* _WHAT NEEDS TO BE DONE_: Please rewrite the lines as a numbered list with blank lines left out, beginning at the line that has "From pixel 374" and stopping after the last line.

* _EXTRACTED DATA_:

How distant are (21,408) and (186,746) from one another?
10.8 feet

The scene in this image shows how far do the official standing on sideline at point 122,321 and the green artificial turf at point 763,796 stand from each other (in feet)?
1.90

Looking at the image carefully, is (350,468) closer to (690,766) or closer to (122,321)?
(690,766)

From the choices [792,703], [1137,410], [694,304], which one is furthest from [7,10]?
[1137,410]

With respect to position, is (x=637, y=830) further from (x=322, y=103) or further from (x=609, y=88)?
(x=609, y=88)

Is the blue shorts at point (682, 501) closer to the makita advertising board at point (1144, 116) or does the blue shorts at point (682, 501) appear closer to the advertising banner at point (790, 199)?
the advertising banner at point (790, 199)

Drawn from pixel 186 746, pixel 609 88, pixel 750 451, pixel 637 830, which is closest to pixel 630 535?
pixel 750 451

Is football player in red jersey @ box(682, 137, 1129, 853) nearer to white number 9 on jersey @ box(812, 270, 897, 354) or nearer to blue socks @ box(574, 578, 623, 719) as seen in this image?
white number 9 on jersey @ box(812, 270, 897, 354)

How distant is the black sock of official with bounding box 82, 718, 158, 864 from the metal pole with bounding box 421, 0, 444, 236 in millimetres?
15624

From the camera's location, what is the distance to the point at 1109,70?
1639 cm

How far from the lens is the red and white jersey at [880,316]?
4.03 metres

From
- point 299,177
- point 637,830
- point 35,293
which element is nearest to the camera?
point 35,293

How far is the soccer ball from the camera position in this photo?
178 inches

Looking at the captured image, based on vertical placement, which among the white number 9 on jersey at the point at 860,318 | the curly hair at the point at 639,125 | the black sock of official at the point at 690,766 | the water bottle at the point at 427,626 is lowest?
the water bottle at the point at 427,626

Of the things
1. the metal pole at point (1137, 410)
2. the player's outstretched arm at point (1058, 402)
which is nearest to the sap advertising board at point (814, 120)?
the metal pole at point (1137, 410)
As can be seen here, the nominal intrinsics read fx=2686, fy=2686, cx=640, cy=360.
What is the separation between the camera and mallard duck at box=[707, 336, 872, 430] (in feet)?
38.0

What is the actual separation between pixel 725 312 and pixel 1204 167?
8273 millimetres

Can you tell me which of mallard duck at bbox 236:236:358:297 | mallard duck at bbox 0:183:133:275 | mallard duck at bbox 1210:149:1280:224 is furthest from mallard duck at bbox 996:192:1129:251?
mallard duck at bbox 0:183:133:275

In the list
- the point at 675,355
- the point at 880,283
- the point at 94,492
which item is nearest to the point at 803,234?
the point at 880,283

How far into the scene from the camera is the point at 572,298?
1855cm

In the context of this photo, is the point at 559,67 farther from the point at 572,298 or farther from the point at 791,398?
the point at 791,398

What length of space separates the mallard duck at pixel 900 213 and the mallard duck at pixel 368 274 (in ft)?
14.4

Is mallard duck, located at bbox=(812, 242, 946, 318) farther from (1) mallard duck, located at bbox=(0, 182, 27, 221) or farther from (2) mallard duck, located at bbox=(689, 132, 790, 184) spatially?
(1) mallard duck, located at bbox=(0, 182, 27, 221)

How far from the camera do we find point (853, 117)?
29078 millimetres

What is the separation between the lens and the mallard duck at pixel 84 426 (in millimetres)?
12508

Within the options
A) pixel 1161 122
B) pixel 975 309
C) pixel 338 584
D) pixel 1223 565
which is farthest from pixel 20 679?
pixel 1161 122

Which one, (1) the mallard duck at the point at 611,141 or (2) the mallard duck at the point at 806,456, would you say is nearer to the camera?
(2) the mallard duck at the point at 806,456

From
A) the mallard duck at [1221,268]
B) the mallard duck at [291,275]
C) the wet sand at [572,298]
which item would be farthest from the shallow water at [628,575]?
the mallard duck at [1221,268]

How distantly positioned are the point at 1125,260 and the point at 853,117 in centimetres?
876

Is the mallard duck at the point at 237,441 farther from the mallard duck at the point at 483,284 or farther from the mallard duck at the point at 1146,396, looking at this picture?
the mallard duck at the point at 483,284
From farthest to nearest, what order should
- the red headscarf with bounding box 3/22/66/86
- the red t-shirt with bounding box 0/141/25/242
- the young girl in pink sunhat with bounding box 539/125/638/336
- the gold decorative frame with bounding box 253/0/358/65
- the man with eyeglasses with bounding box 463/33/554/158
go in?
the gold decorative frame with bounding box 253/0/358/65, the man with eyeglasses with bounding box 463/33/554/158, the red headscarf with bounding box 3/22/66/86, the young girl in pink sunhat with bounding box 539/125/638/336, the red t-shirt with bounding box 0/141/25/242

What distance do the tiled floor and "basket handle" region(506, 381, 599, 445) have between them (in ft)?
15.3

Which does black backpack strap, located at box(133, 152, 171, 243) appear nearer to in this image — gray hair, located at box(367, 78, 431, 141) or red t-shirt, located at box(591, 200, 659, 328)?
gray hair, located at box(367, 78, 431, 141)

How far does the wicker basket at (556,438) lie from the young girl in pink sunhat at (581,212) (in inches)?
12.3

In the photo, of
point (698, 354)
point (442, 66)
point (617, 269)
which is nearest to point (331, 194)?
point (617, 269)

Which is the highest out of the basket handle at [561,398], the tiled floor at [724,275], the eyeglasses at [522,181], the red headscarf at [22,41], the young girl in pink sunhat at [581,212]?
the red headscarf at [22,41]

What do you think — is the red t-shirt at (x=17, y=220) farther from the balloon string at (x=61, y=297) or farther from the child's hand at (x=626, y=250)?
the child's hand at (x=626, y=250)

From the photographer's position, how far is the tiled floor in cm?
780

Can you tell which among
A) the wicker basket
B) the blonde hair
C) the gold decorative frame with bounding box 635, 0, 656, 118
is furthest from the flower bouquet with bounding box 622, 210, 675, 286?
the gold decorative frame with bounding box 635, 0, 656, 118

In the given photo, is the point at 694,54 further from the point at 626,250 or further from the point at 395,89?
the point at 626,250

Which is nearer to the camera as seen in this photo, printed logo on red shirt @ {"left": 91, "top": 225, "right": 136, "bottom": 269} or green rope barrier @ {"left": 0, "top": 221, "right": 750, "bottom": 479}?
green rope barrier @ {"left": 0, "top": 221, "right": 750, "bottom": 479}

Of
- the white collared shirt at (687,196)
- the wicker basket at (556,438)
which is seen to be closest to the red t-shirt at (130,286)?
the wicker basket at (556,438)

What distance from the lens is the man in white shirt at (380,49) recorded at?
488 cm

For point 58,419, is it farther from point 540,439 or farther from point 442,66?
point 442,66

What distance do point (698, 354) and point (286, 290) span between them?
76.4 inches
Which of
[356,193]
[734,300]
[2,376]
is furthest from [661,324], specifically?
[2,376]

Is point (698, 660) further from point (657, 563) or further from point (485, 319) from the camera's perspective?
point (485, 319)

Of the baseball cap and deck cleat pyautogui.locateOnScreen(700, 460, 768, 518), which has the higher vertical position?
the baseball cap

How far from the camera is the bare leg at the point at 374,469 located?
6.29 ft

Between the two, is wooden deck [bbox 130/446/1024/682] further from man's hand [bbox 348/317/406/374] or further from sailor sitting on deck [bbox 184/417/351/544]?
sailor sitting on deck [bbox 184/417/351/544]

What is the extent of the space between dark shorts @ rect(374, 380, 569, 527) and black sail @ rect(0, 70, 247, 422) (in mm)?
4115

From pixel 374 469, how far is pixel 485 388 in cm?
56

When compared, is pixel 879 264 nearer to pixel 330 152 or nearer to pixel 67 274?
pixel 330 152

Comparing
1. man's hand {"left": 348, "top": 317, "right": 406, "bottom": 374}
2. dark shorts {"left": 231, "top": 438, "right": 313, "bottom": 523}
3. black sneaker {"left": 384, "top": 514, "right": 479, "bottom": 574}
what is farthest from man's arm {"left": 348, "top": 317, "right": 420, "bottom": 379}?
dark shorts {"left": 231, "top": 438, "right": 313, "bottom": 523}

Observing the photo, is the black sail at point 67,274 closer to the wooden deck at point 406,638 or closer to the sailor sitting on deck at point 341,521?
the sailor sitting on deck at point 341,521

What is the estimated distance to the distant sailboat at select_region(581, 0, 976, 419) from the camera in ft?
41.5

* _OUTPUT FOR THIS TASK_:
1. From pixel 374 469, how far is pixel 485 388 in cm?
2. 56
3. When compared, is pixel 879 264 nearer to pixel 330 152 or nearer to pixel 67 274?
4. pixel 330 152
5. Comparing
6. 1. man's hand {"left": 348, "top": 317, "right": 406, "bottom": 374}
7. 2. dark shorts {"left": 231, "top": 438, "right": 313, "bottom": 523}
8. 3. black sneaker {"left": 384, "top": 514, "right": 479, "bottom": 574}
9. what is farthest from man's arm {"left": 348, "top": 317, "right": 420, "bottom": 379}?
10. dark shorts {"left": 231, "top": 438, "right": 313, "bottom": 523}
11. Observing the photo, is the black sail at point 67,274 closer to the wooden deck at point 406,638 or closer to the sailor sitting on deck at point 341,521?
12. the sailor sitting on deck at point 341,521
13. What is the estimated distance to the distant sailboat at select_region(581, 0, 976, 419) from the camera in ft?
14. 41.5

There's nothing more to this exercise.